■ **Work order**: Put the data below into a JSON list of strings, one string per line, with blank lines skipped. Leave out the picture lines.
^^^^
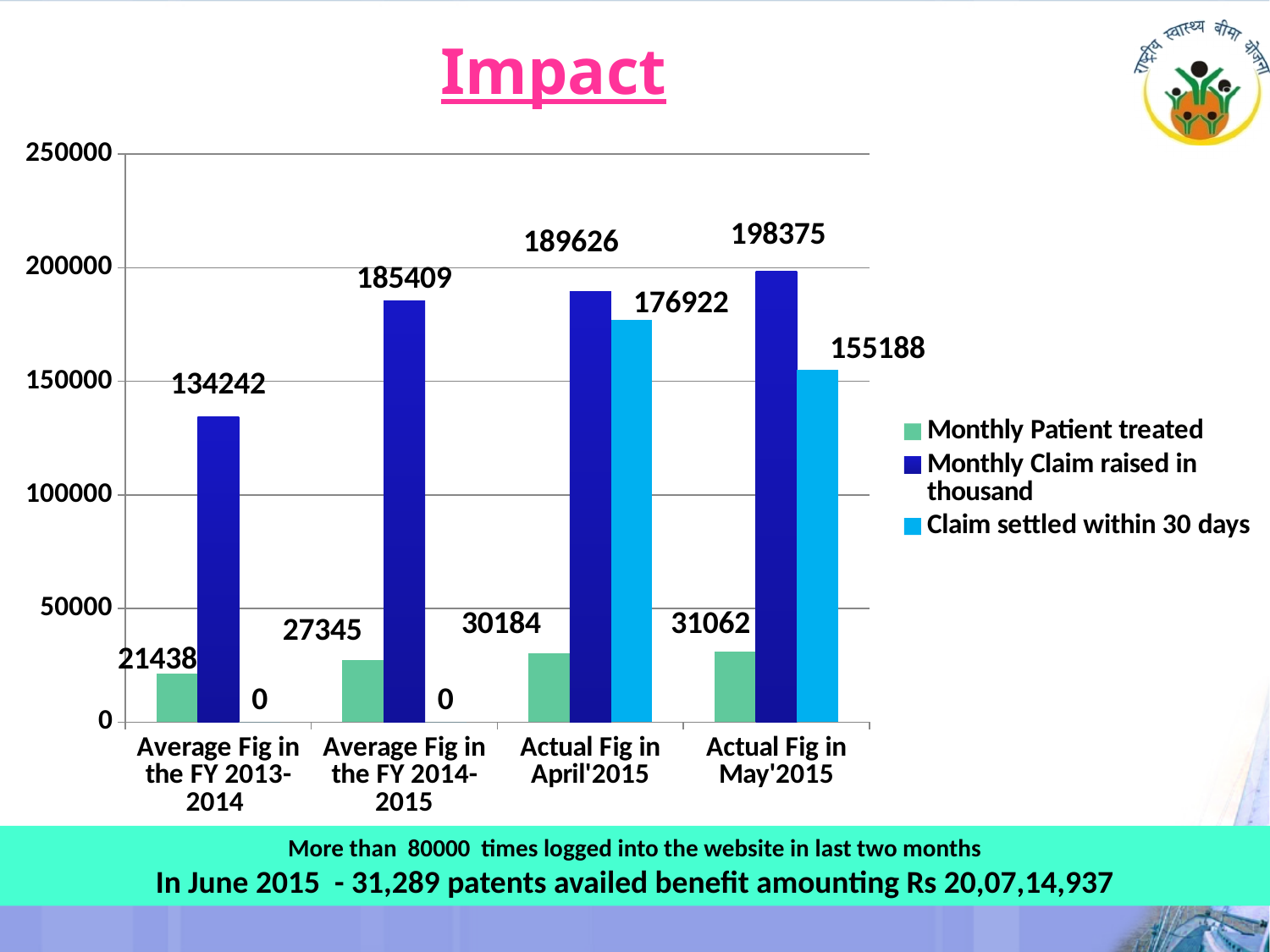
How many series does the legend list? 3 What is the value of Claim settled within 30 days for Actual Fig in April'2015? 176922 What is the value of Monthly Patient treated for Average Fig in the FY 2013-2014? 21438 Which category has the lowest value for Monthly Patient treated? Average Fig in the FY 2013-2014 Is the value of Monthly Claim raised in thousand for Average Fig in the FY 2013-2014 greater or less than 150000? less What is the difference between Monthly Claim raised in thousand for Actual Fig in May'2015 and Actual Fig in April'2015? 8749 What kind of chart is shown on the slide? bar chart Which is larger: Claim settled within 30 days for Actual Fig in April'2015 or for Actual Fig in May'2015? Actual Fig in April'2015 How many categories are shown on the x axis? 4 Does the Monthly Patient treated series rise or fall across the categories from left to right? rise What is the value of Monthly Claim raised in thousand for Actual Fig in May'2015? 198375 Which category has the highest value for Monthly Claim raised in thousand? Actual Fig in May'2015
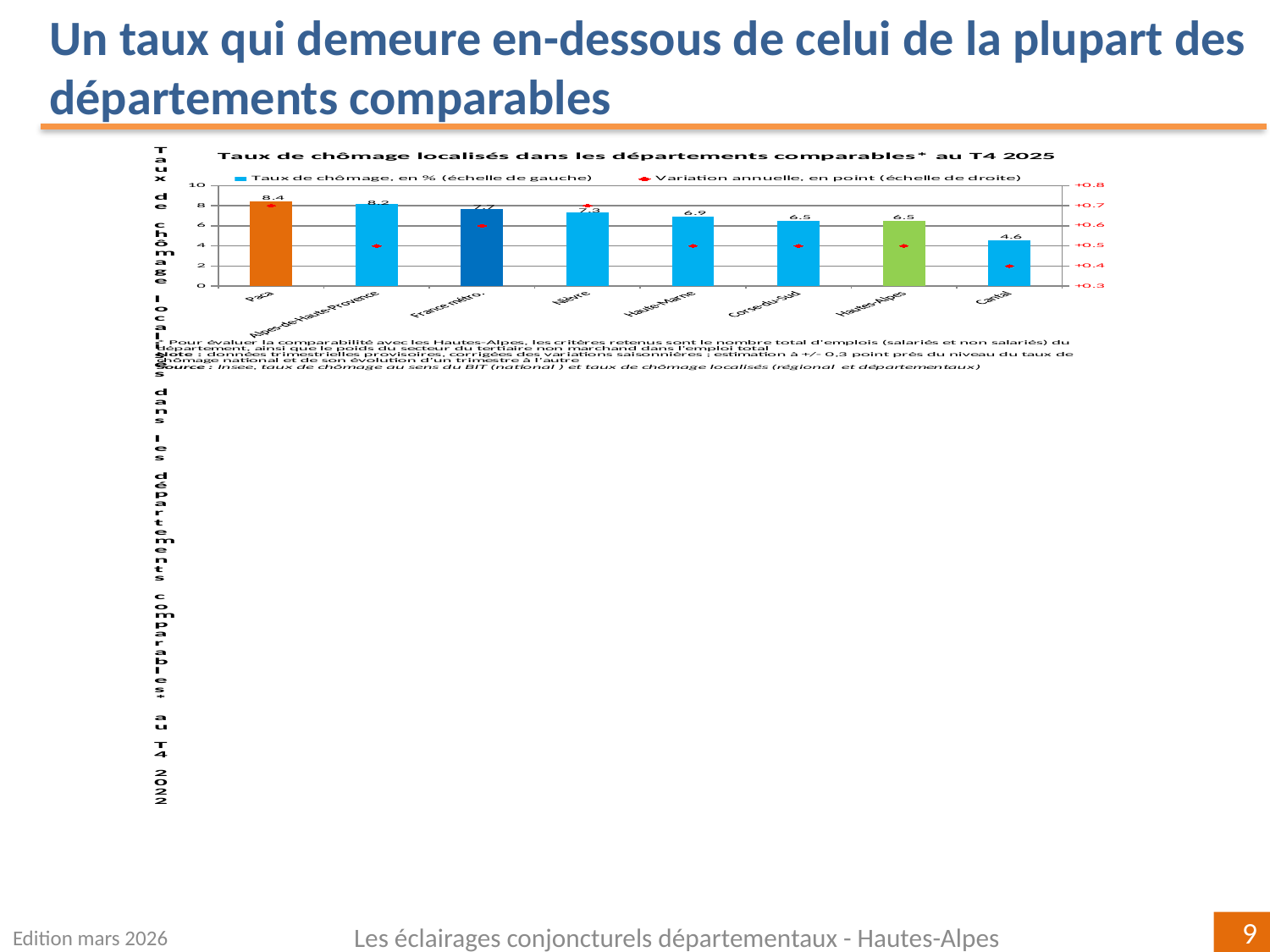
Is the annual variation (variation annuelle) for Paca greater or less than +0.5? greater How many series does the chart legend list? 2 Which department has the highest unemployment rate on the chart? Paca Which department has the lowest unemployment rate on the chart? Cantal What is the unemployment rate (taux de chômage) shown for Paca? 8.4 What is the unemployment rate shown for Hautes-Alpes? 6.5 What is the unemployment rate shown for Cantal? 4.6 What is the title of the chart? Taux de chômage localisés dans les départements comparables* au T4 2025 What is the difference between the unemployment rates of Paca and Hautes-Alpes? 1.9 How many departments or areas are shown on the x axis of the chart? 8 What is the unemployment rate shown for France métro.? 7.7 Which has a higher unemployment rate, Nièvre or Haute-Marne? Nièvre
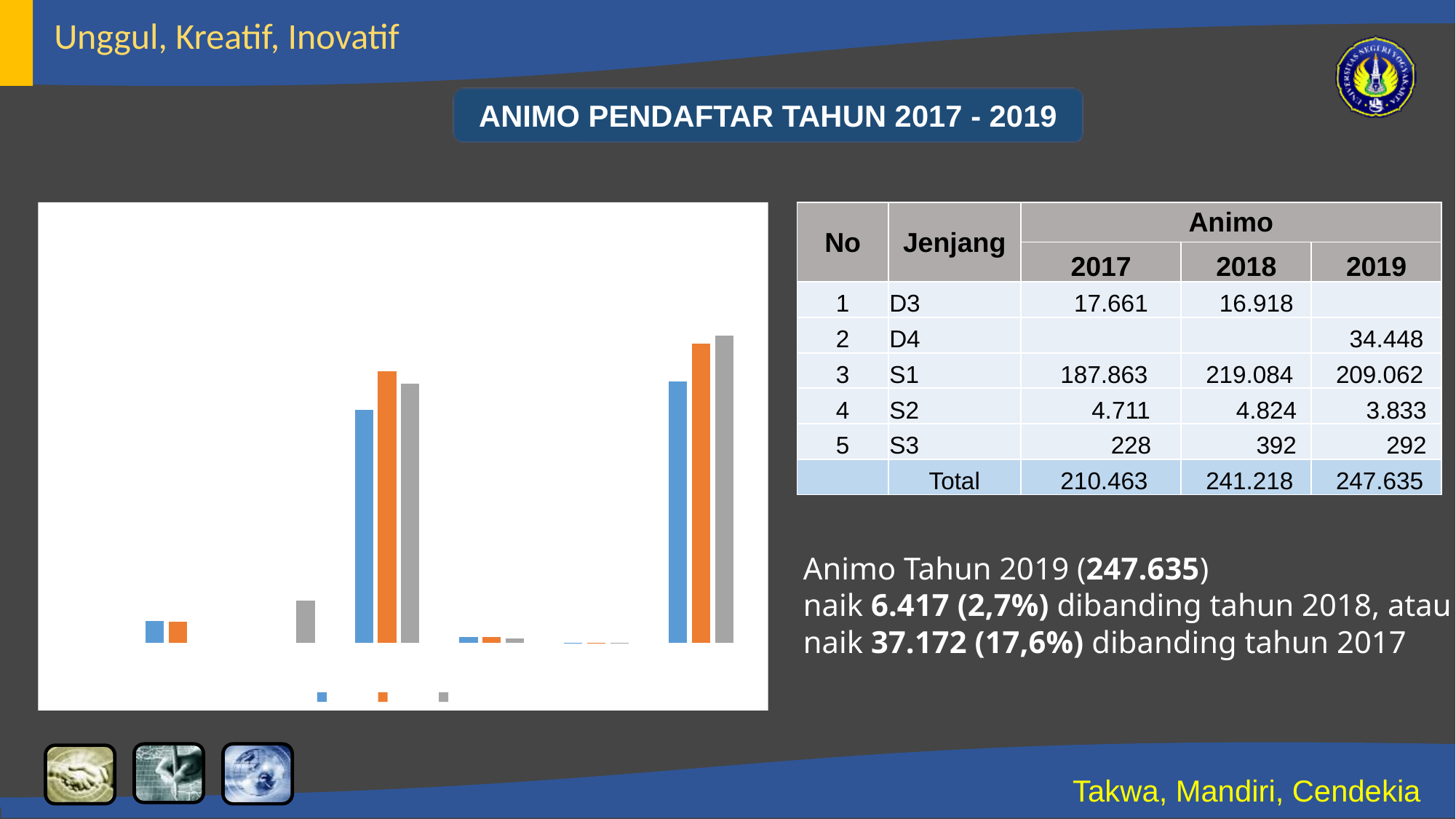
What three colours are used for the series in the bar chart? blue, orange and grey In the third group from the left of the bar chart, which coloured bar is the shortest? blue In the bar chart, is the blue bar in the third group taller or shorter than the blue bar in the rightmost group? shorter Which group of bars in the bar chart is the tallest? the rightmost group What kind of chart is shown on the left of the slide? bar chart How many series does the legend of the bar chart show? 3 How many bars are visible in the leftmost group of the bar chart? 2 In the third group from the left of the bar chart, which coloured bar is the tallest? orange How many groups of bars are plotted in the bar chart? 6 In the rightmost group of the bar chart, which coloured bar is the tallest? grey How many bars are visible in the second group from the left of the bar chart? 1 Where is the legend positioned in the bar chart? at the bottom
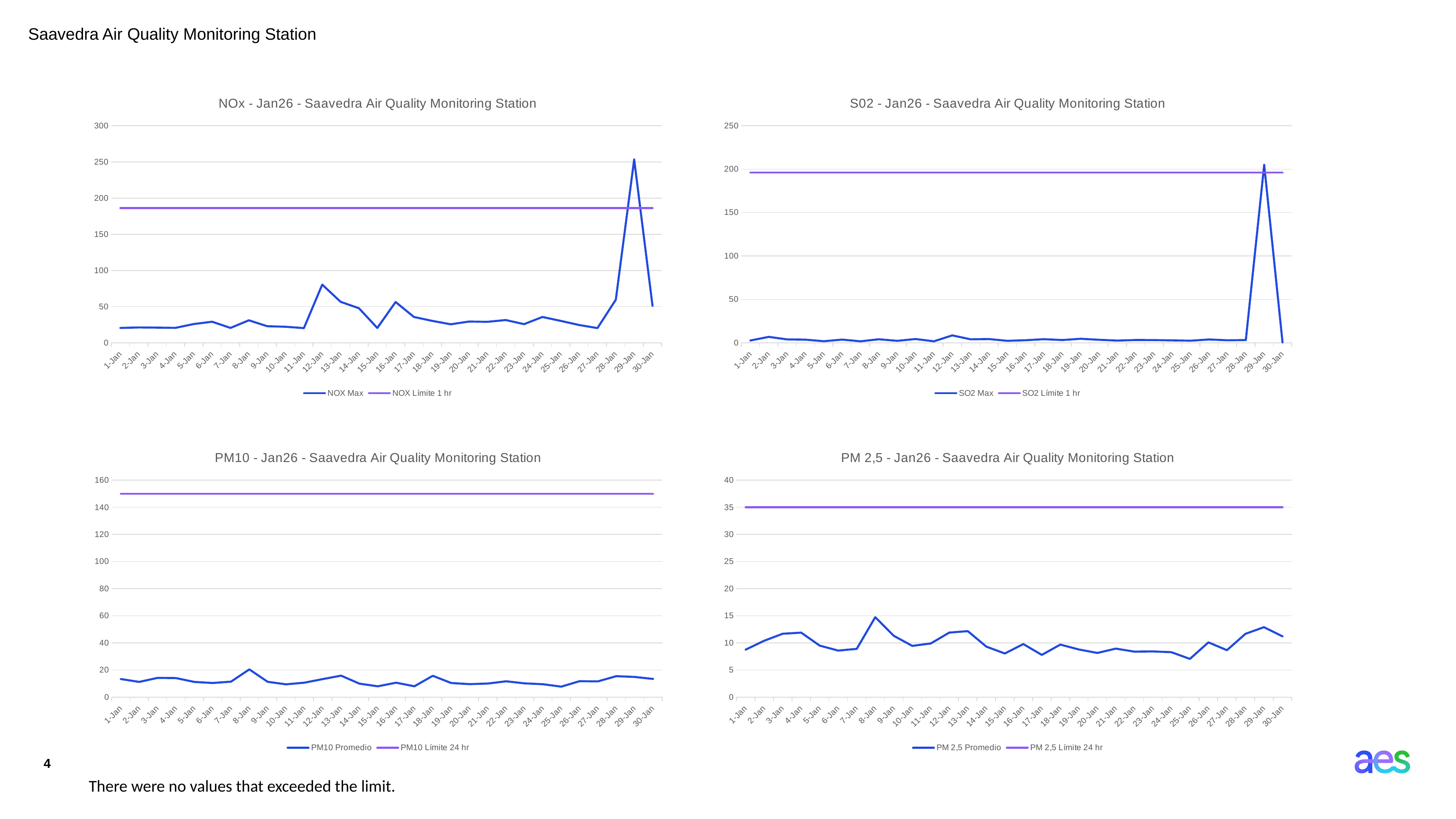
How many dates are plotted along the x axis of the PM10 - Jan26 chart? 30 What kind of chart is the NOx - Jan26 chart? line chart In the S02 - Jan26 chart, is the SO2 Max value on 29-Jan greater or less than 150? greater In the NOx - Jan26 chart, on which date does NOX Max reach its highest value? 29-Jan How many series does the legend of the S02 - Jan26 chart list? 2 In the PM 2,5 - Jan26 chart, on which date does PM 2,5 Promedio reach its highest value? 8-Jan In the PM10 - Jan26 chart, on which date does PM10 Promedio reach its highest value? 8-Jan In the PM10 - Jan26 chart, is the PM10 Límite 24 hr line greater or less than 100? greater In the NOx - Jan26 chart, is the NOX Max value on 29-Jan greater or less than 200? greater What are the two legend entries of the PM 2,5 - Jan26 chart? PM 2,5 Promedio and PM 2,5 Límite 24 hr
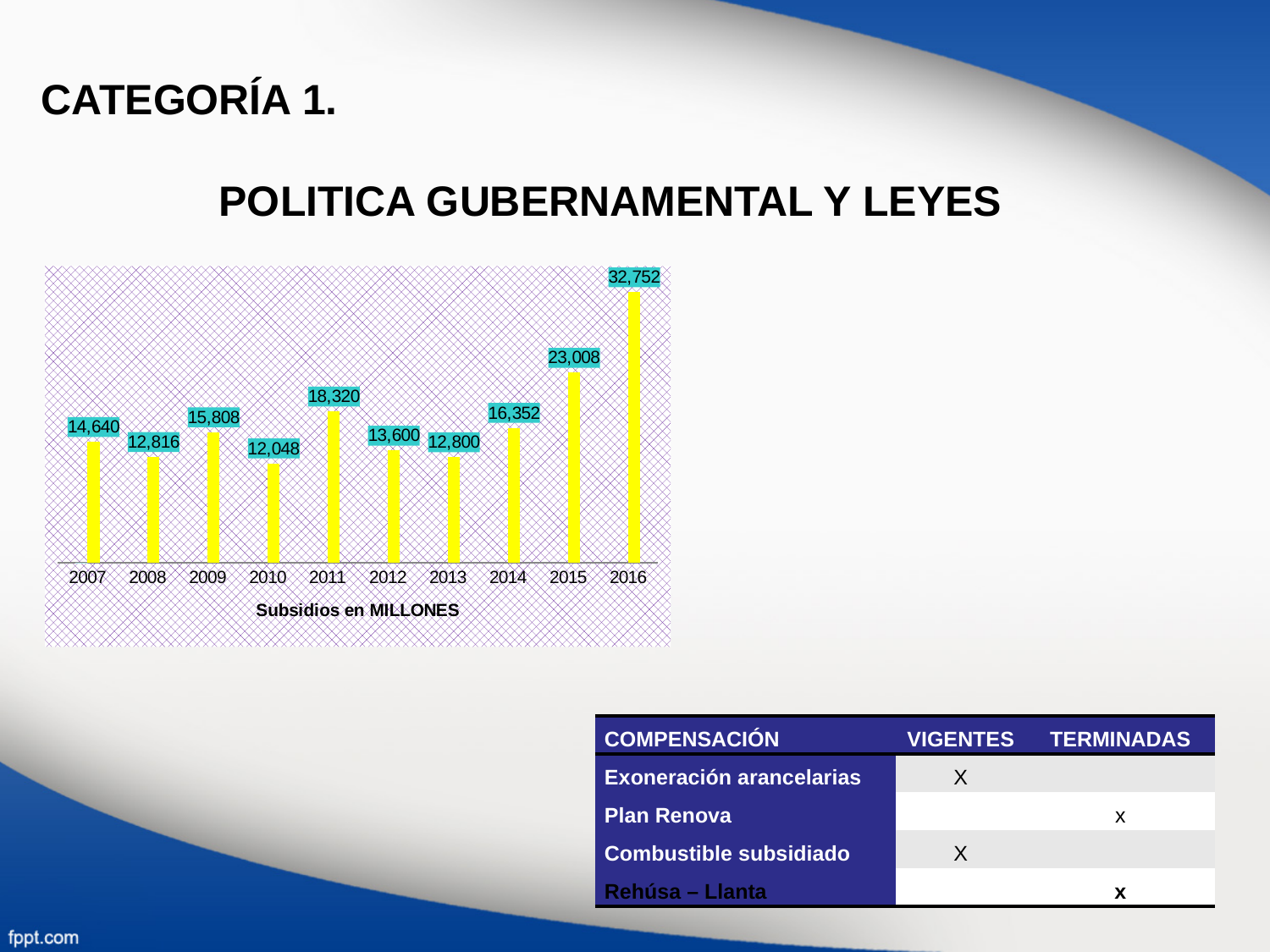
What is the axis title shown below the years in the chart? Subsidios en MILLONES What is the value for 2007 in the chart? 14,640 Which year has the lowest value in the chart? 2010 What is the difference between the values for 2016 and 2015? 9,744 Which year has the highest value in the chart? 2016 What kind of chart is shown on the slide? Bar chart Which is larger, the value for 2007 or the value for 2012? 2007 What is the value for 2016 in the chart? 32,752 Which is larger, the value for 2009 or the value for 2014? 2014 What is the value for 2011 in the chart? 18,320 What is the difference between the values for 2011 and 2010? 6,272 How many years are shown on the x axis of the chart? 10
^^^^
■ **Solution to the exercise**:
[
  "How many series does the legend list? 3 What is the value of Claim settled within 30 days for Actual Fig in April'2015? 176922 What is the value of Monthly Patient treated for Average Fig in the FY 2013-2014? 21438 Which category has the lowest value for Monthly Patient treated? Average Fig in the FY 2013-2014 Is the value of Monthly Claim raised in thousand for Average Fig in the FY 2013-2014 greater or less than 150000? less What is the difference between Monthly Claim raised in thousand for Actual Fig in May'2015 and Actual Fig in April'2015? 8749 What kind of chart is shown on the slide? bar chart Which is larger: Claim settled within 30 days for Actual Fig in April'2015 or for Actual Fig in May'2015? Actual Fig in April'2015 How many categories are shown on the x axis? 4 Does the Monthly Patient treated series rise or fall across the categories from left to right? rise What is the value of Monthly Claim raised in thousand for Actual Fig in May'2015? 198375 Which category has the highest value for Monthly Claim raised in thousand? Actual Fig in May'2015",
  "Is the annual variation (variation annuelle) for Paca greater or less than +0.5? greater How many series does the chart legend list? 2 Which department has the highest unemployment rate on the chart? Paca Which department has the lowest unemployment rate on the chart? Cantal What is the unemployment rate (taux de chômage) shown for Paca? 8.4 What is the unemployment rate shown for Hautes-Alpes? 6.5 What is the unemployment rate shown for Cantal? 4.6 What is the title of the chart? Taux de chômage localisés dans les départements comparables* au T4 2025 What is the difference between the unemployment rates of Paca and Hautes-Alpes? 1.9 How many departments or areas are shown on the x axis of the chart? 8 What is the unemployment rate shown for France métro.? 7.7 Which has a higher unemployment rate, Nièvre or Haute-Marne? Nièvre",
  "What three colours are used for the series in the bar chart? blue, orange and grey In the third group from the left of the bar chart, which coloured bar is the shortest? blue In the bar chart, is the blue bar in the third group taller or shorter than the blue bar in the rightmost group? shorter Which group of bars in the bar chart is the tallest? the rightmost group What kind of chart is shown on the left of the slide? bar chart How many series does the legend of the bar chart show? 3 How many bars are visible in the leftmost group of the bar chart? 2 In the third group from the left of the bar chart, which coloured bar is the tallest? orange How many groups of bars are plotted in the bar chart? 6 In the rightmost group of the bar chart, which coloured bar is the tallest? grey How many bars are visible in the second group from the left of the bar chart? 1 Where is the legend positioned in the bar chart? at the bottom",
  "How many dates are plotted along the x axis of the PM10 - Jan26 chart? 30 What kind of chart is the NOx - Jan26 chart? line chart In the S02 - Jan26 chart, is the SO2 Max value on 29-Jan greater or less than 150? greater In the NOx - Jan26 chart, on which date does NOX Max reach its highest value? 29-Jan How many series does the legend of the S02 - Jan26 chart list? 2 In the PM 2,5 - Jan26 chart, on which date does PM 2,5 Promedio reach its highest value? 8-Jan In the PM10 - Jan26 chart, on which date does PM10 Promedio reach its highest value? 8-Jan In the PM10 - Jan26 chart, is the PM10 Límite 24 hr line greater or less than 100? greater In the NOx - Jan26 chart, is the NOX Max value on 29-Jan greater or less than 200? greater What are the two legend entries of the PM 2,5 - Jan26 chart? PM 2,5 Promedio and PM 2,5 Límite 24 hr",
  "What is the axis title shown below the years in the chart? Subsidios en MILLONES What is the value for 2007 in the chart? 14,640 Which year has the lowest value in the chart? 2010 What is the difference between the values for 2016 and 2015? 9,744 Which year has the highest value in the chart? 2016 What kind of chart is shown on the slide? Bar chart Which is larger, the value for 2007 or the value for 2012? 2007 What is the value for 2016 in the chart? 32,752 Which is larger, the value for 2009 or the value for 2014? 2014 What is the value for 2011 in the chart? 18,320 What is the difference between the values for 2011 and 2010? 6,272 How many years are shown on the x axis of the chart? 10"
]